Spatial relationship records

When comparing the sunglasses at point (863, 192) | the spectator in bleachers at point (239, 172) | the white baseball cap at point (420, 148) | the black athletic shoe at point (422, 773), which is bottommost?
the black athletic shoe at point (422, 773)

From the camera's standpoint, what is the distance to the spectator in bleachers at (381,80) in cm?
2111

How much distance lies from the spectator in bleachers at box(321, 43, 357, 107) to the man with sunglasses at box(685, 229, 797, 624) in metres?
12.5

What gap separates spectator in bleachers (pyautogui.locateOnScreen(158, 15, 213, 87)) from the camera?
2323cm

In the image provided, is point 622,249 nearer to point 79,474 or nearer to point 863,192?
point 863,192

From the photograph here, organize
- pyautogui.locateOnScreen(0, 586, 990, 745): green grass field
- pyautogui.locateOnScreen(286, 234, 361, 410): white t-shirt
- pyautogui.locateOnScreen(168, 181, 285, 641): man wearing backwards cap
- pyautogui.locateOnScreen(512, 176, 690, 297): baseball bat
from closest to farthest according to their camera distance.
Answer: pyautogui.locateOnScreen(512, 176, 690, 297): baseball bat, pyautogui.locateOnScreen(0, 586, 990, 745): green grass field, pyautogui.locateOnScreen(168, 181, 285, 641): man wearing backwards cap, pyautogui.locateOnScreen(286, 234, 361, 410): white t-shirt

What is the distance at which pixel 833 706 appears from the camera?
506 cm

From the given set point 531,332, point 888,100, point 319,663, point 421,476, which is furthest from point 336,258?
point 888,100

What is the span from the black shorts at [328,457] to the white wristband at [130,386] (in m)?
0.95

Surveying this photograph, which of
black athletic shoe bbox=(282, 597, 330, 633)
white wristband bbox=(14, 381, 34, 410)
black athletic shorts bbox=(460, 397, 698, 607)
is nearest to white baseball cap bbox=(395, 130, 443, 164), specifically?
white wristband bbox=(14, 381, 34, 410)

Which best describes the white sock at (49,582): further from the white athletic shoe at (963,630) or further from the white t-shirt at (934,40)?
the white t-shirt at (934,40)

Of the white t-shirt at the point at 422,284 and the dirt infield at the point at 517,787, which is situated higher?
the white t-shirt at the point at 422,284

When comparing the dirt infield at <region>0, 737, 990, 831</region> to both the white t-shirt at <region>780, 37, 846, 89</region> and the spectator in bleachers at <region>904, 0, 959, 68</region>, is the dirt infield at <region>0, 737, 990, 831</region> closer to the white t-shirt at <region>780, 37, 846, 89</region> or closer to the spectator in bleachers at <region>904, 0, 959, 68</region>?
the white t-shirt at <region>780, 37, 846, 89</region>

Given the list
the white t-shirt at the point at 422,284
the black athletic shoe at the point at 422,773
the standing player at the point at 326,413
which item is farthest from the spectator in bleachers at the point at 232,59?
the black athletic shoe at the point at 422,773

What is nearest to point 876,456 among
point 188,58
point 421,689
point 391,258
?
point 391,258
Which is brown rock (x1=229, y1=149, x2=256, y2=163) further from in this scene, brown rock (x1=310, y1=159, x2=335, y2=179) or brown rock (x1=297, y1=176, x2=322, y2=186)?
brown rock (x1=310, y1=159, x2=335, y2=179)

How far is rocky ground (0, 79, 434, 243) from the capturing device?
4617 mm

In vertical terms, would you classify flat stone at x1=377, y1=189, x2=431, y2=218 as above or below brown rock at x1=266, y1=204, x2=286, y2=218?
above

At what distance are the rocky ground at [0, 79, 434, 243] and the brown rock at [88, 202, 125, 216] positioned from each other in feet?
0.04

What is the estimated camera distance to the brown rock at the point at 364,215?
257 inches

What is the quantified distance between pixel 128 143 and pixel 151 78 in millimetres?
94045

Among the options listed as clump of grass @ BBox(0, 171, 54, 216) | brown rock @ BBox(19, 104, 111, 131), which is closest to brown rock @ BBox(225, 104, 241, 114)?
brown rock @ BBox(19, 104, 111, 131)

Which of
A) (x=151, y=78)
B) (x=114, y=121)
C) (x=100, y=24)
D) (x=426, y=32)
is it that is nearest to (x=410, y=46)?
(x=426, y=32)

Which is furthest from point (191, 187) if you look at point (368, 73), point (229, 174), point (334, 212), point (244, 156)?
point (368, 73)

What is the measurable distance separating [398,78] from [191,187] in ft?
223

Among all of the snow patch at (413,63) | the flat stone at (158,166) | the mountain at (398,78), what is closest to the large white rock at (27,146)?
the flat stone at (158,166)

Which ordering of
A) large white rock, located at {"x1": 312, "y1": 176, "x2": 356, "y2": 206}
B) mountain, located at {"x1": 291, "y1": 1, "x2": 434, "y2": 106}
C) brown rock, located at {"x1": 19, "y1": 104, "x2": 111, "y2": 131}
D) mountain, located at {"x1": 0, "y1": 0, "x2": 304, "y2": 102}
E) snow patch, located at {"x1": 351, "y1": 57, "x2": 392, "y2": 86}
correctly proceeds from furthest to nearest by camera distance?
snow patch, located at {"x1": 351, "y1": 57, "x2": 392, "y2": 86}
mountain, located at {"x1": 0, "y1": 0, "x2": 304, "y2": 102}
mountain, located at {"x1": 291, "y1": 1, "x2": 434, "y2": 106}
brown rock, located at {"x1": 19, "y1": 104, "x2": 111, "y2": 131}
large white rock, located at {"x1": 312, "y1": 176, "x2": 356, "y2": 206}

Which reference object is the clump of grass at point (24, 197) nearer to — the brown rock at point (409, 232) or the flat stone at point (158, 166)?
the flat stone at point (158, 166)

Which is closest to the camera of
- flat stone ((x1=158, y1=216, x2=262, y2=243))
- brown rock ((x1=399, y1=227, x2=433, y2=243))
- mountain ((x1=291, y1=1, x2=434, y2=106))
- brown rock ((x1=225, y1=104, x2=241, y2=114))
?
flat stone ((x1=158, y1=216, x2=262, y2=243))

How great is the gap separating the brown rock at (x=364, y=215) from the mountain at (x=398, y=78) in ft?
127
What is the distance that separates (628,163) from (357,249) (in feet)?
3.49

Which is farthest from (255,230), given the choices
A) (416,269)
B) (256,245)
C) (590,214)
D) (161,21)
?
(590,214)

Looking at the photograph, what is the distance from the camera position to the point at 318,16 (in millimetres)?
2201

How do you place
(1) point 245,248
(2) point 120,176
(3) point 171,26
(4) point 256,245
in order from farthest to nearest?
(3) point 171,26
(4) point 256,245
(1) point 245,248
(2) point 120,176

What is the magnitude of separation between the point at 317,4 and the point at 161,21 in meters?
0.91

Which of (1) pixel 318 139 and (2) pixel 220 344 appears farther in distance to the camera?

WRITTEN EXERCISE — Find the line containing "Which reference object" in the material above. Print it and every line after it through the end, exactly and only those.

ANSWER TO THIS TASK —
Which reference object is the clump of grass at point (24, 197) nearer to — the brown rock at point (409, 232) or the flat stone at point (158, 166)?
the flat stone at point (158, 166)

Which is closest to the camera of
- flat stone ((x1=158, y1=216, x2=262, y2=243))
- brown rock ((x1=399, y1=227, x2=433, y2=243))
- mountain ((x1=291, y1=1, x2=434, y2=106))
- brown rock ((x1=225, y1=104, x2=241, y2=114))
?
flat stone ((x1=158, y1=216, x2=262, y2=243))

How great is the gap separating the brown rock at (x=364, y=215) from the mountain at (x=398, y=78) in ft?
127
What is the distance that separates (628,163) from (357,249) (in feet)?
3.49

Which is farthest from (255,230), given the choices
A) (416,269)
B) (256,245)
C) (590,214)
D) (161,21)
?
(590,214)

Looking at the photograph, what is the distance from the camera position to the point at 318,16 (in millimetres)?
2201

How do you place
(1) point 245,248
(2) point 120,176
(3) point 171,26
(4) point 256,245
in order from farthest to nearest?
(3) point 171,26
(4) point 256,245
(1) point 245,248
(2) point 120,176

What is the magnitude of separation between the point at 317,4 and the point at 161,21 in meters?
0.91

Which of (1) pixel 318 139 and (2) pixel 220 344 appears farther in distance to the camera?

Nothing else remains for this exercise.